_Short exercise_
Pull out every line below that contains the word "door", and copy each one unchanged.

════

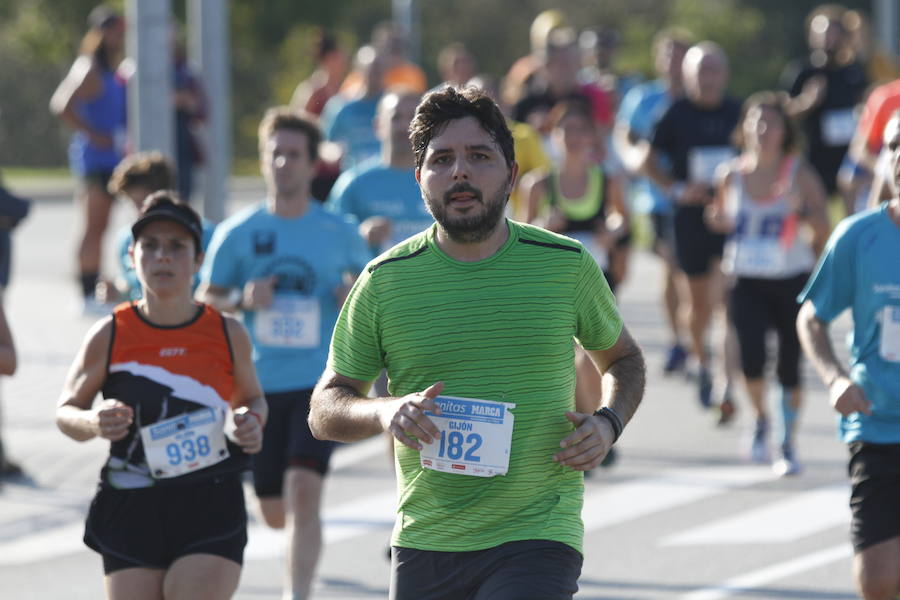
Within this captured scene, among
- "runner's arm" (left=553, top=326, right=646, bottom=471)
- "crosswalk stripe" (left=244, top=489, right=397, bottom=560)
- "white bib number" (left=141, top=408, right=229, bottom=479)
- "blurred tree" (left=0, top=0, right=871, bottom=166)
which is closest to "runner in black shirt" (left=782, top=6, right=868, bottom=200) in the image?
"crosswalk stripe" (left=244, top=489, right=397, bottom=560)

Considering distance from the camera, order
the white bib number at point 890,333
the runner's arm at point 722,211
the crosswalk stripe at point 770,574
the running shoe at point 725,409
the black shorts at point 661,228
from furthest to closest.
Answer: the black shorts at point 661,228
the running shoe at point 725,409
the runner's arm at point 722,211
the crosswalk stripe at point 770,574
the white bib number at point 890,333

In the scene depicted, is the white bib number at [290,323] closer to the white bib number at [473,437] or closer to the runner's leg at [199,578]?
the runner's leg at [199,578]

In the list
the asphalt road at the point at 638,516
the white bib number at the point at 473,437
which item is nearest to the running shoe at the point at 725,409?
the asphalt road at the point at 638,516

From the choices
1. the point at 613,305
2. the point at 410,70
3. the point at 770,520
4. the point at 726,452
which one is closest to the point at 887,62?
the point at 410,70

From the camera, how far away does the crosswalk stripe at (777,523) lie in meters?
8.63

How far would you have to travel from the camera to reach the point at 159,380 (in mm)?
5664

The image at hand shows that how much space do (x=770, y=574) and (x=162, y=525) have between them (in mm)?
3351

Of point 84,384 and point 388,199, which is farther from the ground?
point 388,199

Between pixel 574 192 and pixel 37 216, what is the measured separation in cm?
2109

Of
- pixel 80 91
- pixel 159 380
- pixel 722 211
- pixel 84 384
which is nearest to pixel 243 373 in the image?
pixel 159 380

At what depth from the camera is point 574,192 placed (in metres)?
10.5

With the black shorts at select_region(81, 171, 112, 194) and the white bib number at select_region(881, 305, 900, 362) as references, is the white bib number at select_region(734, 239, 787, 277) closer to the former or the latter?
the white bib number at select_region(881, 305, 900, 362)

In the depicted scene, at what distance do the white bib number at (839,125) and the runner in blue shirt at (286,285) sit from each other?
8.32 m

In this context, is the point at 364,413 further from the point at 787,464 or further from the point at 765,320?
the point at 765,320
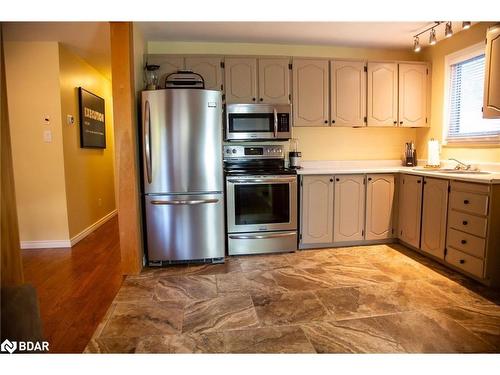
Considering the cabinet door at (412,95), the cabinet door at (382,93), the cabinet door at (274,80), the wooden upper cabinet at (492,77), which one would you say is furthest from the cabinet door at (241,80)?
the wooden upper cabinet at (492,77)

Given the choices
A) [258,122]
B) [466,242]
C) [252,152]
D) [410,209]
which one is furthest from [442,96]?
[252,152]

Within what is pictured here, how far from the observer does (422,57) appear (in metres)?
3.85

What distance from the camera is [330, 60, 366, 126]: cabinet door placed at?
3.51 m

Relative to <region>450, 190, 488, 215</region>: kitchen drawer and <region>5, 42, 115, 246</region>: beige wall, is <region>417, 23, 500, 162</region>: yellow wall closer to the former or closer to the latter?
<region>450, 190, 488, 215</region>: kitchen drawer

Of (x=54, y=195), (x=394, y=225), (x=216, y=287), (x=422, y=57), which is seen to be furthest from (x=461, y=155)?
(x=54, y=195)

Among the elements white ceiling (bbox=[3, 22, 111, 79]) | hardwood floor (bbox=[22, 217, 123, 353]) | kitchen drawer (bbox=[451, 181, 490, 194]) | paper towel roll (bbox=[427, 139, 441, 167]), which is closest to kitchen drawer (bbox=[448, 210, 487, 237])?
kitchen drawer (bbox=[451, 181, 490, 194])

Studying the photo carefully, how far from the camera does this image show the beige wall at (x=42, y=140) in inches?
134

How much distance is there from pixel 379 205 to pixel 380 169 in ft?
1.32

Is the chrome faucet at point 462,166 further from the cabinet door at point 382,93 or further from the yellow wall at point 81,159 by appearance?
the yellow wall at point 81,159

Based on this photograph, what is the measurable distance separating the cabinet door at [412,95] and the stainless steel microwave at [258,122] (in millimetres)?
1427

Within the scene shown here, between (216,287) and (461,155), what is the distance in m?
2.90

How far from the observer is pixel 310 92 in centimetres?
348

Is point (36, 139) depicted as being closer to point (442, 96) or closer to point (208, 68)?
point (208, 68)
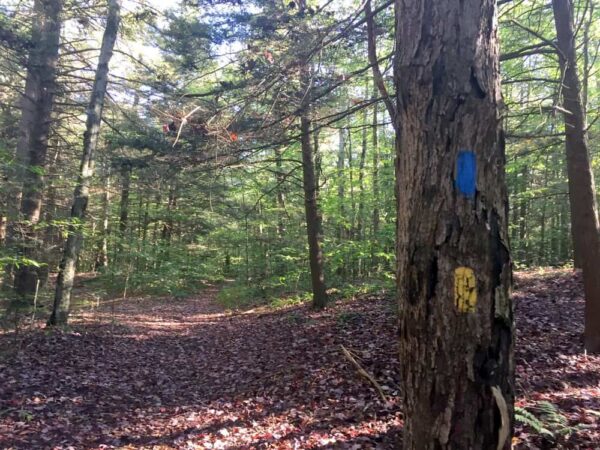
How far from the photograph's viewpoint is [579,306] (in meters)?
7.72

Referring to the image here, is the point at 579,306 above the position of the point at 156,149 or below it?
below

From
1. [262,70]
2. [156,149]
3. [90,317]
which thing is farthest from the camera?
[90,317]

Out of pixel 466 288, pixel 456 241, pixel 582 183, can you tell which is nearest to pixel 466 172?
pixel 456 241

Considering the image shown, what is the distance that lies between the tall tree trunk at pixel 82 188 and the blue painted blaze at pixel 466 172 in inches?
324

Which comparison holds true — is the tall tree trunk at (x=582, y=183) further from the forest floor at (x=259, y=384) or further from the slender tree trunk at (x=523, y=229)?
the slender tree trunk at (x=523, y=229)

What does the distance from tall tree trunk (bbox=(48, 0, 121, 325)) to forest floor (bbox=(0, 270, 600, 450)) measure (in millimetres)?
713

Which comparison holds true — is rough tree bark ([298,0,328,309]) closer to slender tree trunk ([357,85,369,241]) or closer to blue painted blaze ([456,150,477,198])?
slender tree trunk ([357,85,369,241])

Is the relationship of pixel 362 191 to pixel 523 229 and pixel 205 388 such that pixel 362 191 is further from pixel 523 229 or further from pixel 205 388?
pixel 205 388

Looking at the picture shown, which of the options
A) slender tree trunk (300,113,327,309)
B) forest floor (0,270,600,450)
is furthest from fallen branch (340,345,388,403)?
slender tree trunk (300,113,327,309)

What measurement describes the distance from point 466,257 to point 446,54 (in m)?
1.00

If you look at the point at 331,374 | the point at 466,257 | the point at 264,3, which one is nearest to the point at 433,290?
the point at 466,257

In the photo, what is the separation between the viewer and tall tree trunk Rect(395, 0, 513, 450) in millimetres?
1973

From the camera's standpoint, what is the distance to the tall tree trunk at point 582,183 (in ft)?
18.3

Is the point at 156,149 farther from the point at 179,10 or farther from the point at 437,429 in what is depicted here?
the point at 437,429
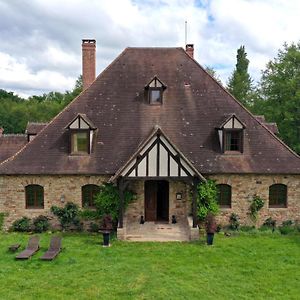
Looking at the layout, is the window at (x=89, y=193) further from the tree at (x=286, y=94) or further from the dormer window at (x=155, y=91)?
the tree at (x=286, y=94)

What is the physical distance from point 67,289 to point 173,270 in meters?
3.85

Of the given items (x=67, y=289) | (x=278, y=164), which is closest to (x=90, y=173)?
(x=67, y=289)

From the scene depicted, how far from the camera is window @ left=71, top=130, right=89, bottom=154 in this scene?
Answer: 63.1 ft

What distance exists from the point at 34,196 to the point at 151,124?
7317mm

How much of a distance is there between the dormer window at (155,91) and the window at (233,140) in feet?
14.2

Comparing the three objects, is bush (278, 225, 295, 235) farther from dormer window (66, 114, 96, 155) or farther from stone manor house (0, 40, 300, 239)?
dormer window (66, 114, 96, 155)

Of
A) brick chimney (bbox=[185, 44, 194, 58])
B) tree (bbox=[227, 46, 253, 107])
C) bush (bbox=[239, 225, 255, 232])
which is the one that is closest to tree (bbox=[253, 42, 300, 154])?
tree (bbox=[227, 46, 253, 107])

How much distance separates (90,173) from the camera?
60.8 feet

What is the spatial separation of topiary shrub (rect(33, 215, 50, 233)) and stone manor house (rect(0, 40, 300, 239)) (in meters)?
0.33

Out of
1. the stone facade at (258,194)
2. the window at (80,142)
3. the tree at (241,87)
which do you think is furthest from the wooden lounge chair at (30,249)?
the tree at (241,87)

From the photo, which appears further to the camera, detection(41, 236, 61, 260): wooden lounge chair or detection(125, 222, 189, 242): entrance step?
detection(125, 222, 189, 242): entrance step

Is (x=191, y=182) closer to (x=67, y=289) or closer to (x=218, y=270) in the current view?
(x=218, y=270)

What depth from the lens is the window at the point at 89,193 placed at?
19.1m

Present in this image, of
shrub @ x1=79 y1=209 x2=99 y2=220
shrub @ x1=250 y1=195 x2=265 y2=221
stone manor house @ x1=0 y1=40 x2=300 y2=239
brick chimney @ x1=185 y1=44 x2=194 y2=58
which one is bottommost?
shrub @ x1=79 y1=209 x2=99 y2=220
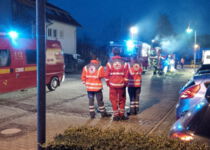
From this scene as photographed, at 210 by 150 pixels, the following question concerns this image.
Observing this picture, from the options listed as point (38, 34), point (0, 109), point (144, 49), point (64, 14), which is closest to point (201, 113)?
point (38, 34)

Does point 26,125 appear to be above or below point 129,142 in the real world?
below

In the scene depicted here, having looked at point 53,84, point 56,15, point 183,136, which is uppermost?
point 56,15

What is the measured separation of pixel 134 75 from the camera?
8172 millimetres

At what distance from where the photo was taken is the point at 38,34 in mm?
3592

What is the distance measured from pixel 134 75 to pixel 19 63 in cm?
491

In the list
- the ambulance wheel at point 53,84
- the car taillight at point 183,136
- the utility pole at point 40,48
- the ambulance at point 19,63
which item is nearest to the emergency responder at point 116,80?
the utility pole at point 40,48

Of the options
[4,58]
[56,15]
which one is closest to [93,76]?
[4,58]

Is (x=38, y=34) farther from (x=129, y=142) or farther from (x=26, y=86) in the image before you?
(x=26, y=86)

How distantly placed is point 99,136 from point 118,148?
1.22 feet

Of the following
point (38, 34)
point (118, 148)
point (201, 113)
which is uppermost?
point (38, 34)

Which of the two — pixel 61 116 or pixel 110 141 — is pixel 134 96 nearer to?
pixel 61 116

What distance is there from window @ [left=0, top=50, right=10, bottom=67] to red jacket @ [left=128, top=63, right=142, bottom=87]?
4.73m

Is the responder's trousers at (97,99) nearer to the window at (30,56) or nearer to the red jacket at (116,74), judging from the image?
the red jacket at (116,74)

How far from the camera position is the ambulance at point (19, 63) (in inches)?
396
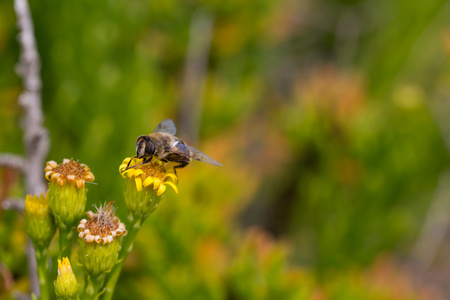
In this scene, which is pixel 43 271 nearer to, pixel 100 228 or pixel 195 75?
pixel 100 228

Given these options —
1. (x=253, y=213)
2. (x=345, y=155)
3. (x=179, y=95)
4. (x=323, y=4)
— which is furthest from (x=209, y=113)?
(x=323, y=4)

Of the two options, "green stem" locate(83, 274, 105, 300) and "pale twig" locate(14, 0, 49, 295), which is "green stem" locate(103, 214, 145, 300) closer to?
"green stem" locate(83, 274, 105, 300)

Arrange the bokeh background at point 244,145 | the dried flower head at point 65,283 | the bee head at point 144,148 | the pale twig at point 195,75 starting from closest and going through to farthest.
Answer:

════

_Task result_
Considering the cabinet door at (412,95), the cabinet door at (382,93), the cabinet door at (274,80), the wooden upper cabinet at (492,77), which one would you say is furthest from the cabinet door at (241,80)?
What distance from the camera is [330, 60, 366, 126]: cabinet door placed at?
Is the chrome faucet at point 462,166 further from the cabinet door at point 382,93 or further from the yellow wall at point 81,159 by appearance?
Based on this photograph, what is the measurable distance separating the cabinet door at [412,95] and the stainless steel microwave at [258,122] (in millimetres)?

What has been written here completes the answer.